Closed headerbidding closed 1 year ago
Hi Hugh,
It seems like you've done a lot of work to try to improve this and I can really appreciate how frustrating it must be after all that effort to be no further forward.
The good news is that this is explainable. The bad news is you may not like the explanation, and the fix is tougher 😔
First, let's correct a couple of assumptions here:
Cross-origin resources: “LCP media served from other domains do not give render time in the PerformanceObserver API—unless the Timing-Allow-Origin header (TAO) is provided.” I noticed this one only just now and have now added a TAO to my .htaccess file.
You cannot fix this within your .htaccess file as the header needs to be sent on the domain sending the image. If it's the same origin it doesn't need the header, if it's a different origin you likely won't have access to add this (the one exception is if you are in control of the other domain - say it's an asset domain like assets.example.com that you serve images from).
However, TAO isn't the main problem here, so let's move into the tricker issue:
CrUX does measure metrics within iframes, Core Web Vitals javascript does not : All my iframes are wrapped with div's defined in width and height and overflow: hidden to avoid any CLS
The problem isn't that the iframe itself may move - it's that content within the iframe may shift. Causing CLS.
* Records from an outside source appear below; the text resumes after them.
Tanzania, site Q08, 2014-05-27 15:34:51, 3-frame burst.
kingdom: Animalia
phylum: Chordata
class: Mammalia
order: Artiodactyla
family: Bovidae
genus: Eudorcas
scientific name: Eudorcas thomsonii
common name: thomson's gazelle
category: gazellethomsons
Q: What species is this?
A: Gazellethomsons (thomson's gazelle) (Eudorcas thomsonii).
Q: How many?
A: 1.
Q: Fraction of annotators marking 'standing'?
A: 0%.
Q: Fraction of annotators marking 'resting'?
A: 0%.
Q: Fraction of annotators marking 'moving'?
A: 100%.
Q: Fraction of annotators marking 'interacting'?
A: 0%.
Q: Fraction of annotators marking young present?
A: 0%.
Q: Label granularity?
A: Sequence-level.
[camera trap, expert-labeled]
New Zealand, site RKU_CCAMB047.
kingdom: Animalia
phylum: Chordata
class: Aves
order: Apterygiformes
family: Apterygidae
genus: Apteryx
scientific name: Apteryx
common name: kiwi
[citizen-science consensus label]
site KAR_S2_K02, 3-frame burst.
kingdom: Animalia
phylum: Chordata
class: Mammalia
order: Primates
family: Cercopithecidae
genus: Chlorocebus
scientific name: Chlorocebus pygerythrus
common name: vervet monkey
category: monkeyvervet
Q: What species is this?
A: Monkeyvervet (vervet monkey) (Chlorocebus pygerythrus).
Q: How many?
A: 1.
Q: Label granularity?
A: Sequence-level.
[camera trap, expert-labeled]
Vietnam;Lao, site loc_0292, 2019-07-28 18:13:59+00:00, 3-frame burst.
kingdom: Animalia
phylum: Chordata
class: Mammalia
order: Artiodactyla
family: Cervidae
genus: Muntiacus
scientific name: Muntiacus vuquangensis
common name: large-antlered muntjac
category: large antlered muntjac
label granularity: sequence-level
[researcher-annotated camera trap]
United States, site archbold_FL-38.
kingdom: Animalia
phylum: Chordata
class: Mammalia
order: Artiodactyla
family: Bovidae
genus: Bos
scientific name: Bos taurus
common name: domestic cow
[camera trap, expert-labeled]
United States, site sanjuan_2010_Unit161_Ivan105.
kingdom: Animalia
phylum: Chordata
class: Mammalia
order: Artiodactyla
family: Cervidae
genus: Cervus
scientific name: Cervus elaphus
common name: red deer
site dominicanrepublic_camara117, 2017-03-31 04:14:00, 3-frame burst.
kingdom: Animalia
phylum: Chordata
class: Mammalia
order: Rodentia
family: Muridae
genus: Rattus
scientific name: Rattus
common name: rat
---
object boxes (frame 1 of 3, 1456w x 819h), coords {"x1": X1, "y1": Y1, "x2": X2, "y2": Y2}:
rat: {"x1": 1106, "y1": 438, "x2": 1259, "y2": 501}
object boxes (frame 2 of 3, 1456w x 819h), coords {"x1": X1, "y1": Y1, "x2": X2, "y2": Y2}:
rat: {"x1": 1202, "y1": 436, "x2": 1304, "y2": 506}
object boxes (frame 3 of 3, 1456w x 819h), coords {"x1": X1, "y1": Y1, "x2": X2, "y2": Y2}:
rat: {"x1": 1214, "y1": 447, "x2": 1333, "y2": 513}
Web APIs (as used by web-vitals.js and other tools) cannot "see" into iframes. This is a fundamental security restriction for the web platform.
This is noted in the documentation your referenced, and also in the Limitations section of the web-vitals repo:
The primary limitation of these APIs is they have no visibility into
CrUX however is measured at a lower-level in the browser where it has access to the full page.
CrUX is more accurate here as the average user has no idea whether content is in an iframe or not and just sees it as page content. So CLS within an iframe is attributed to the top page. Similarly LCP can be either on the main frame, or within an iframe. As Core Web Vitals are intended to measure the user experience, it is correct to measure including iframes.
So let's look at your issues.
First up LCP issue
Running that page through WebPageTest you see the following https://www.webpagetest.org/result/221206_AiDcEC_8P4/ with an LCP of 2.259 seconds (the LCP frame is highlighted in red):
However, you can see the largest element (the video) is not drawn until a good bit later at 7, 8, or even 9 seconds depending which element is the LCP (video's are not eligible for LCP at present, but a static image that YouTube displays before you click play is).
So you can see here clearly that the Web APIs (used by WebPageTest, as well as web-vitals.js) are limited in what they can do on pages with iframes and here are showing the incorrect LCP time - far earlier than when the user sees it.
So what can you do to "solve" this? Having the LCP element within an iframe is going to be tough. You need to load the main document and then load the iframe meaning you are starting from a back foot. This is especially tough for video sites such as yours, when they serve the videos from another platform like YouTube.
To improve this, you could look at your TTFB, which looks very high (2.5 seconds on mobile, and 2 seconds on desktop). Given you want LCP within 2.5 seconds, and have the added issue of your LCP elements being videos, having such a slow TTFB is making a hard task impossible.
How are your pages generated and are there any improvements you can do on your server to make this quicker?
You don't appear to be using a CDN, and using one of them will allow your content to be served closer to users. Looking at Treo.sh you appear to have a globally spread audience so would benefit from a CDN.
Your pages are also ineligible for the bfcache, which is another way to speed up back and forward navigations (to make them instant), which could help your overall page metrics (back/forward navigations make up 20% of mobile navs, and 10% of desktop navs on a typical site). In part this is because of an unload handler added by your "add this" widget. If there was a way to remove that it would enable this "free performance enhancement". The other issue is the YouTube video is similarly added an unload handler to its own frame - the Chrome is working on this, but in meantime the next thing might help with that.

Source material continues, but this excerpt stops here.